• [Problem details]: Copy out every one of the following items word for word, changing nothing.
======== Listing ========
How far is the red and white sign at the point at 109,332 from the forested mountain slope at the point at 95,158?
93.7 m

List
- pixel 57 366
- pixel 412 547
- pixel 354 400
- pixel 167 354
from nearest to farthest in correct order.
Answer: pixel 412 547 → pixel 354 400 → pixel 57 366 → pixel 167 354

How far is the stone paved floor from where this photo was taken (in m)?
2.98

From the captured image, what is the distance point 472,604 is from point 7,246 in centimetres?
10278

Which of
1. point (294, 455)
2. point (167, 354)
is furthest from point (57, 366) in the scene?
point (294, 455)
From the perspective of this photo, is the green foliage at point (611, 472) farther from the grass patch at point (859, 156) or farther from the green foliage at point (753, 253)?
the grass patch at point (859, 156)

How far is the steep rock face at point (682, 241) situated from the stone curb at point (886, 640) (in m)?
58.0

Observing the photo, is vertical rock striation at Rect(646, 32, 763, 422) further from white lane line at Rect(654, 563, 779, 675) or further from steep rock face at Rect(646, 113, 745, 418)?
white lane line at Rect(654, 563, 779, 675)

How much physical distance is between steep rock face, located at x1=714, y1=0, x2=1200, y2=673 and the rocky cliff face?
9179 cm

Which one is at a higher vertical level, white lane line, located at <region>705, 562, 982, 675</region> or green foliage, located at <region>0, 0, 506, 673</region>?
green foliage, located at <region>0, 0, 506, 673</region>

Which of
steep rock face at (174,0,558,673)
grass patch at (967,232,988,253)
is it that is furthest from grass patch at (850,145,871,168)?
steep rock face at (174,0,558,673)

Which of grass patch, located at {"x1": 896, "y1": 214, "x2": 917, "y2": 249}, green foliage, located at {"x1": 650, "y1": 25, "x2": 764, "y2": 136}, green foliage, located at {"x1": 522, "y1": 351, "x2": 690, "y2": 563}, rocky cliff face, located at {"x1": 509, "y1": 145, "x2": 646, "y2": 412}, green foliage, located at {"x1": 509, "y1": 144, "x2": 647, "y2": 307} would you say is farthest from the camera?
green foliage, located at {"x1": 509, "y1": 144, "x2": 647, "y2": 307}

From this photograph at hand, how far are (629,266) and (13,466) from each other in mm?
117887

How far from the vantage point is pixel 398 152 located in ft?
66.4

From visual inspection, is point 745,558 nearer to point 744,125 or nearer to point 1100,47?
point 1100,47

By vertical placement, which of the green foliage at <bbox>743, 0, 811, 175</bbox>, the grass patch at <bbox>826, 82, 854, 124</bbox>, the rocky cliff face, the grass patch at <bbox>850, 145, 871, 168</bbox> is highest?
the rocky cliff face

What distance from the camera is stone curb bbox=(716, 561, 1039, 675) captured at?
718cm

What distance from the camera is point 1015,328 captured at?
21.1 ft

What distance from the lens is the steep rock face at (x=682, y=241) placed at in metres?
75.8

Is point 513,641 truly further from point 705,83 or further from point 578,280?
========
• [Reply to the task]:
How far is the red and white sign at the point at 109,332 from the forested mountain slope at the point at 95,158?
93.7 m

List
- pixel 57 366
- pixel 412 547
- pixel 354 400
- pixel 167 354
from nearest to farthest in correct order.
Answer: pixel 412 547 → pixel 354 400 → pixel 57 366 → pixel 167 354

How far is the stone paved floor from where this photo was taken (in m)?
2.98

From the captured image, what is the distance point 472,604 is from point 7,246 in centimetres?
10278

Which of
1. point (294, 455)
2. point (167, 354)
is furthest from point (57, 366) in the scene?
point (294, 455)
From the perspective of this photo, is the green foliage at point (611, 472) farther from the grass patch at point (859, 156) or farther from the green foliage at point (753, 253)?
the grass patch at point (859, 156)

How far is the steep rock face at point (682, 241) situated from the stone curb at point (886, 640) (in m)?
58.0

Observing the photo, is vertical rock striation at Rect(646, 32, 763, 422) further from white lane line at Rect(654, 563, 779, 675) or further from steep rock face at Rect(646, 113, 745, 418)?
white lane line at Rect(654, 563, 779, 675)

How much physical distance is between steep rock face, located at x1=714, y1=0, x2=1200, y2=673 and the rocky cliff face?
9179 cm

Which one is at a higher vertical level, white lane line, located at <region>705, 562, 982, 675</region> or green foliage, located at <region>0, 0, 506, 673</region>?
green foliage, located at <region>0, 0, 506, 673</region>

Which of
steep rock face at (174,0,558,673)
grass patch at (967,232,988,253)
is it that is furthest from grass patch at (850,145,871,168)?
steep rock face at (174,0,558,673)

Which of grass patch, located at {"x1": 896, "y1": 214, "x2": 917, "y2": 249}, green foliage, located at {"x1": 650, "y1": 25, "x2": 764, "y2": 136}, green foliage, located at {"x1": 522, "y1": 351, "x2": 690, "y2": 563}, rocky cliff face, located at {"x1": 509, "y1": 145, "x2": 646, "y2": 412}, green foliage, located at {"x1": 509, "y1": 144, "x2": 647, "y2": 307} would you say is farthest from the camera?
green foliage, located at {"x1": 509, "y1": 144, "x2": 647, "y2": 307}

From this photograph at hand, how far are (629,266) and (13,466) from each other in mm?
117887

How far from the vantage point is pixel 398 152 located in ft?
66.4

From visual inspection, is point 745,558 nearer to point 744,125 or nearer to point 1100,47?
point 1100,47

By vertical placement, which of the green foliage at <bbox>743, 0, 811, 175</bbox>, the grass patch at <bbox>826, 82, 854, 124</bbox>, the rocky cliff face, the grass patch at <bbox>850, 145, 871, 168</bbox> is highest?
the rocky cliff face

What distance from the camera is stone curb bbox=(716, 561, 1039, 675) captured at?
718cm

What distance from the camera is point 1015,328 captured at?
21.1 ft

What distance from the lens is the steep rock face at (x=682, y=241) placed at in metres?
75.8

Is point 513,641 truly further from point 705,83 or further from point 578,280?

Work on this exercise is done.